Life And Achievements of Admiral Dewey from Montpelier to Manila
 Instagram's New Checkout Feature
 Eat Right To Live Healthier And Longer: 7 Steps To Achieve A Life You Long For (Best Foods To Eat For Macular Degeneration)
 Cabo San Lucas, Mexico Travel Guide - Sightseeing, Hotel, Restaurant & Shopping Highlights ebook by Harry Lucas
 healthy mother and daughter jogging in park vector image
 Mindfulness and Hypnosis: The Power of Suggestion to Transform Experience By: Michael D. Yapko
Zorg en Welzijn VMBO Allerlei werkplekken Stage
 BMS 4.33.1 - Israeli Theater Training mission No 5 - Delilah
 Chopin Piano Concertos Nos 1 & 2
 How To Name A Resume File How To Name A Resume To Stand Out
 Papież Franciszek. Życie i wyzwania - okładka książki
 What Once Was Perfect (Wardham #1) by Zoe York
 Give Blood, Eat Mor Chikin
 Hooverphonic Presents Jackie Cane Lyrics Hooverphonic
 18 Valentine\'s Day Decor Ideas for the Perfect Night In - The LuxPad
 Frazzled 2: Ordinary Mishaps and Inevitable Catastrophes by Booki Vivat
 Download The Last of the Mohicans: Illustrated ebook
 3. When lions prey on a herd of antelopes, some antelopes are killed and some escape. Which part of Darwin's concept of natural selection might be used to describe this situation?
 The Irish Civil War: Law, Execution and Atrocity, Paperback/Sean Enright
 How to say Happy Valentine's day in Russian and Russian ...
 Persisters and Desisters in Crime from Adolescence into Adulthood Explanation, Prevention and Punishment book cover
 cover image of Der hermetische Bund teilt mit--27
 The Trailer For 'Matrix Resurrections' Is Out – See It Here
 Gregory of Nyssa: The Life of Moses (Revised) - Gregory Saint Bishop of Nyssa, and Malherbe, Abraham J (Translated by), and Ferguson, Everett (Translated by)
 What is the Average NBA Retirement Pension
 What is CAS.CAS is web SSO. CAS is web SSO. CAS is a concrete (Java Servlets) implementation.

──────────────────────────────

THE TASK:
Copy the data above in full, character for character.

RESPONSE BOX:
Life And Achievements of Admiral Dewey from Montpelier to Manila
 Instagram's New Checkout Feature
 Eat Right To Live Healthier And Longer: 7 Steps To Achieve A Life You Long For (Best Foods To Eat For Macular Degeneration)
 Cabo San Lucas, Mexico Travel Guide - Sightseeing, Hotel, Restaurant & Shopping Highlights ebook by Harry Lucas
 healthy mother and daughter jogging in park vector image
 Mindfulness and Hypnosis: The Power of Suggestion to Transform Experience By: Michael D. Yapko
Zorg en Welzijn VMBO Allerlei werkplekken Stage
 BMS 4.33.1 - Israeli Theater Training mission No 5 - Delilah
 Chopin Piano Concertos Nos 1 & 2
 How To Name A Resume File How To Name A Resume To Stand Out
 Papież Franciszek. Życie i wyzwania - okładka książki
 What Once Was Perfect (Wardham #1) by Zoe York
 Give Blood, Eat Mor Chikin
 Hooverphonic Presents Jackie Cane Lyrics Hooverphonic
 18 Valentine\'s Day Decor Ideas for the Perfect Night In - The LuxPad
 Frazzled 2: Ordinary Mishaps and Inevitable Catastrophes by Booki Vivat
 Download The Last of the Mohicans: Illustrated ebook
 3. When lions prey on a herd of antelopes, some antelopes are killed and some escape. Which part of Darwin's concept of natural selection might be used to describe this situation?
 The Irish Civil War: Law, Execution and Atrocity, Paperback/Sean Enright
 How to say Happy Valentine's day in Russian and Russian ...
 Persisters and Desisters in Crime from Adolescence into Adulthood Explanation, Prevention and Punishment book cover
 cover image of Der hermetische Bund teilt mit--27
 The Trailer For 'Matrix Resurrections' Is Out – See It Here
 Gregory of Nyssa: The Life of Moses (Revised) - Gregory Saint Bishop of Nyssa, and Malherbe, Abraham J (Translated by), and Ferguson, Everett (Translated by)
 What is the Average NBA Retirement Pension
 What is CAS.CAS is web SSO. CAS is web SSO. CAS is a concrete (Java Servlets) implementation.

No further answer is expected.